PALU.Nycnews id – Gubernur Sulawesi Tengah, Dr. H. Anwar Hafid, M.Si., menegaskan bahwa nilai-nilai Pancasila harus menjadi landasan utama dalam setiap kebijakan publik guna mewujudkan pembangunan yang adil, inklusif, dan berpihak kepada seluruh lapisan masyarakat.
Penegasan tersebut disampaikan Gubernur Anwar Hafid saat memimpin Upacara Peringatan Hari Lahir Pancasila Tahun 2026 yang berlangsung di Lapangan Pogombo, Palu, Senin (1/6/2026). Dalam kesempatan itu, ia membacakan sambutan tertulis Kepala Badan Pembinaan Ideologi Pancasila (BPIP) RI, Yudian Wahyudi.
“Pastikan setiap kebijakan publik yang lahir berlandaskan keadilan sosial, memenuhi rasa keadilan masyarakat, menjamin hak-hak kelompok yang paling rentan, serta tidak membiarkan satu pun rakyat merasa ditinggalkan,” ujar Gubernur Anwar Hafid.
Menurutnya, pesan tersebut menjadi pengingat bagi seluruh jajaran pemerintah untuk terus mengarusutamakan nilai-nilai Pancasila dalam setiap proses pembangunan, khususnya di Sulawesi Tengah.
Ia menekankan bahwa pembangunan daerah tidak hanya berorientasi pada pertumbuhan ekonomi, tetapi juga harus memastikan terwujudnya pemerataan, keadilan sosial, serta kesejahteraan yang dapat dirasakan seluruh masyarakat.

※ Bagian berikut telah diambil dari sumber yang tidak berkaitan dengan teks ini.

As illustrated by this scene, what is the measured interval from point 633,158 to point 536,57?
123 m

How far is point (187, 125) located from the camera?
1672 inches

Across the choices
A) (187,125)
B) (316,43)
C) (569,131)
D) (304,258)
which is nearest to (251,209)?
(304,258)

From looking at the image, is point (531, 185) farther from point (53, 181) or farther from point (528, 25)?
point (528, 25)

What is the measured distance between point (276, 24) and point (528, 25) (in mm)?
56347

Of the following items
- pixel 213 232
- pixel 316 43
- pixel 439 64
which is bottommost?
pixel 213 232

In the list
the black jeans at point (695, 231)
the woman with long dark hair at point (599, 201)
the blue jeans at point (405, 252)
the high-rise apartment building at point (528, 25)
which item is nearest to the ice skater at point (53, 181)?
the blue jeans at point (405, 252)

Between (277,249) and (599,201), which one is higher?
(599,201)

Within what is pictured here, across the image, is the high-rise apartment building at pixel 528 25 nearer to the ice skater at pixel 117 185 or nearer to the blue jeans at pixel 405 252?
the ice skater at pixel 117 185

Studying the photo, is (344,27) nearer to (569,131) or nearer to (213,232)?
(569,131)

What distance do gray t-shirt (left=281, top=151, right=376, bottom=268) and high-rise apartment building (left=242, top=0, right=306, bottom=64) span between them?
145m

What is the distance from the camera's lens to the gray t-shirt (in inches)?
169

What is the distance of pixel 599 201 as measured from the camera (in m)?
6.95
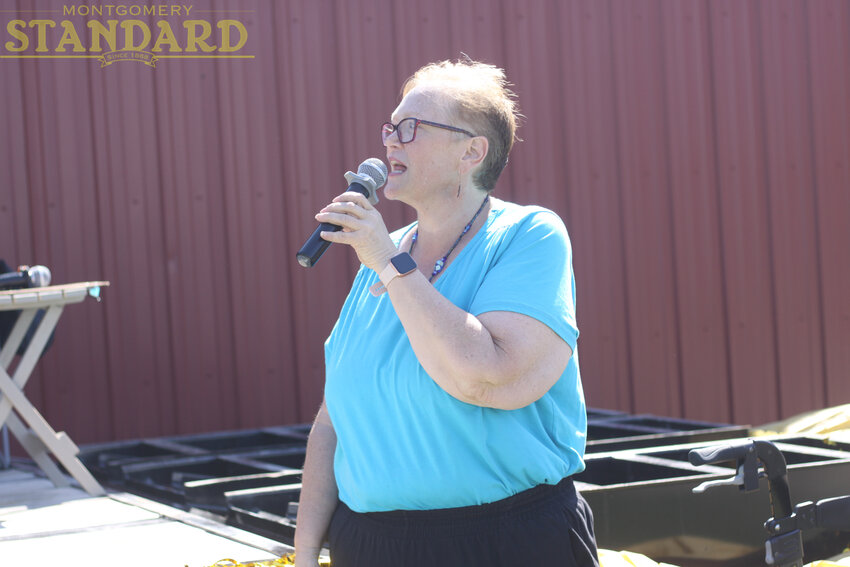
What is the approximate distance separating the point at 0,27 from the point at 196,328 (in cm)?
180

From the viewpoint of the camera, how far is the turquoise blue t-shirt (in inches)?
62.4

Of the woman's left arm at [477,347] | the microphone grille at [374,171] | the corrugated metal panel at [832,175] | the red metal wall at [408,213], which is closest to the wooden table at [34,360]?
the red metal wall at [408,213]

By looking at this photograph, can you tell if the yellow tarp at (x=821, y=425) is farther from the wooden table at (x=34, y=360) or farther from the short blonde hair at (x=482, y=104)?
the wooden table at (x=34, y=360)

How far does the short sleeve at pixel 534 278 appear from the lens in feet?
5.10

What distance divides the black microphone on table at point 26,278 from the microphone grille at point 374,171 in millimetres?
2525

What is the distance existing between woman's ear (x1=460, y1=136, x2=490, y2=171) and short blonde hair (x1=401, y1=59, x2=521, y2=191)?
0.04ft

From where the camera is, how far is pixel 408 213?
543 cm

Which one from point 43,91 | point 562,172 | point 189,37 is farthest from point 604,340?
point 43,91

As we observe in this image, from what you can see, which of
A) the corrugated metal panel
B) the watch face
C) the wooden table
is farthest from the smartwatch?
the corrugated metal panel

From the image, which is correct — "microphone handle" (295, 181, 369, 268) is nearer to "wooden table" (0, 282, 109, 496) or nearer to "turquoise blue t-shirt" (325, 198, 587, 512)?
"turquoise blue t-shirt" (325, 198, 587, 512)

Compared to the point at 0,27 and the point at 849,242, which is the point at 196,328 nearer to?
the point at 0,27

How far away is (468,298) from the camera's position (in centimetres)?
166

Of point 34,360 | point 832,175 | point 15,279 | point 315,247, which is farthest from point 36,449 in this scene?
point 832,175

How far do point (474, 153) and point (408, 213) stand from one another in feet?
11.9
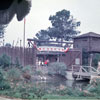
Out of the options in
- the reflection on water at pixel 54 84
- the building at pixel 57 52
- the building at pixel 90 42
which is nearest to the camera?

Selain itu, Pemerintah Provinsi Sulawesi Tengah juga didorong untuk terus memperkuat semangat toleransi, menjaga kerukunan sosial, menumbuhkan karakter Pancasila di kalangan generasi muda, serta menjadikan keberagaman sebagai modal utama dalam memperkokoh persatuan dan mendorong kemajuan daerah.
“Mari kita tunjukkan kepada dunia bahwa Indonesia adalah bangsa besar yang menjunjung tinggi nilai religiusitas, kuat dalam persatuan, serta berpegang teguh pada nilai-nilai kemanusiaan,” lanjutnya.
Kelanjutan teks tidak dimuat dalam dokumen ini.